Maria and Samuel settle on Maiden Lane in Manhattan, where Maria searches daily for Faith while refusing to acknowledge her love for Samuel. She insists the curse makes love dangerous; he argues a curse is a fool's belief. His dying father, Abraham, gives Maria his gold wedding ring and tells her love is always the answer. After Abraham dies, Samuel proposes. Maria refuses, and he leaves.

In Brooklyn, Faith endures five years under Martha, who dyes Faith's hair black and has iron bracelets soldered onto her wrists to suppress her powers. Faith secretly treats local women with remembered magic. When Martha discovers this and locks her in, Faith smells apple pie, a beacon that Catherine Durant, a Manhattan witch, urged Maria to bake weekly. Faith escapes with Jack Finney, a peddler. Martha pursues them to a bridge and falls into the marsh; Faith watches and makes no move to help. Finney removes the bracelets, and Faith crosses to Manhattan to reunite with Maria.

Faith's return is complicated by lasting damage. She discovers The Book of the Raven, a Grimoire of dark magic, and begins practicing left-handed magic, a tradition of curses and revenge spells that exacts a physical toll, halting the lifeline on her palm. When she finds a letter naming John Hathorne as her father, the magistrate at the center of the Salem witch trials, she leaves a note for Maria and departs for Salem with Keeper.

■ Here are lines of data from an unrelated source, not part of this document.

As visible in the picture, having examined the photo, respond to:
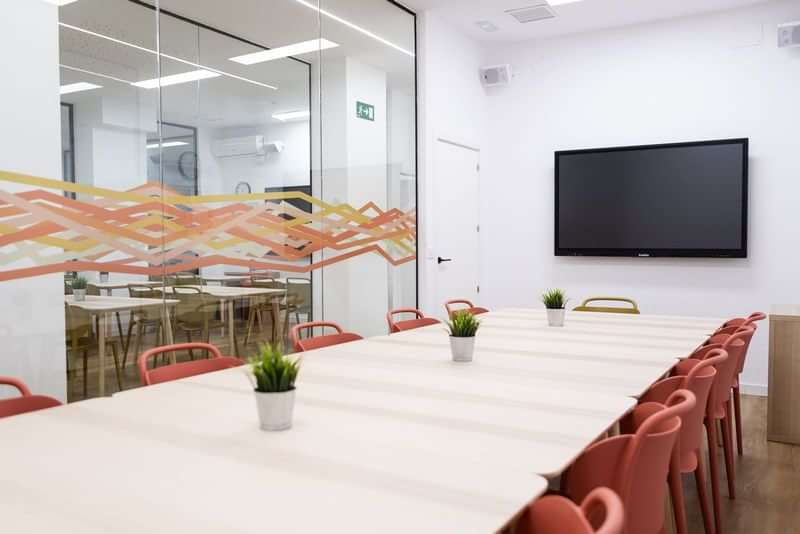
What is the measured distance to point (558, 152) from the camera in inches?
278

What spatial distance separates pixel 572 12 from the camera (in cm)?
638

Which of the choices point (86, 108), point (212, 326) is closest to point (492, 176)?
point (212, 326)

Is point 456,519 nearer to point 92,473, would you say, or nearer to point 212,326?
point 92,473

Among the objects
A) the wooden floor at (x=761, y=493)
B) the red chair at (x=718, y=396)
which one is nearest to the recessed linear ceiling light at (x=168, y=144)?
the red chair at (x=718, y=396)

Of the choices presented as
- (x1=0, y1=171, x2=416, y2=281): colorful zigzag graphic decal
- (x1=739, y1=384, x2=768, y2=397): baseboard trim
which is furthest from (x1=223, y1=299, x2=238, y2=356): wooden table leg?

Guided by Catherine's advice to save a life in order to win one, Maria cures a minister's daughter of breakbone fever and secures the delivery of a letter she has written to Governor Phips arguing against the trials. Signed by Dr. Joost van der Berg, the minister's close friend and a respected physician with influence over the governor, the letter persuades the governor to end the witch trials.

In Salem, Faith infiltrates Hathorne's household as a servant, serving truth-compelling tea and preparing a cursed meal so dark that Keeper abandons her. She reveals her identity, and Hathorne recognizes his daughter, but Faith decides against further harm. Fleeing through the fields, she is spotted by farmers who shoot Keeper and drag Faith in chains to Leech Lake.

Samuel reads Maria's letter confessing she was wrong about love and sails for Salem. At the lake, Maria immobilizes the attackers with a spell while Samuel dives in, frees Faith, and pushes her to the surface, but waterweeds trap him and he drowns. Maria drags him to shore and pounds on his chest until his heart restarts. Because he has died and returned, the curse cannot touch him. That night, Faith reveals she has lost her abilities, the price of dark magic, though the lifeline on her palm begins again; she will live to be old, but as an ordinary woman.

In 1696, Maria builds a grand house on what becomes Magnolia Street, with a greenhouse and gardens of healing and dangerous plants. She adds a third rule to the Grimoire: "Fall in love whenever you can." Samuel retires to tend the garden and tell stories to their daughter, Hannah Reina Dias Owens. Faith teaches at the Maria Owens School for Girls and later attends Harvard lectures in men's clothing. On the last snowy day of March, Maria finds a fledgling crow that ignores her but comes to baby Hannah's outstretched hand, a new familiar choosing its companion, and the Owens line of magic, love, and courage endures.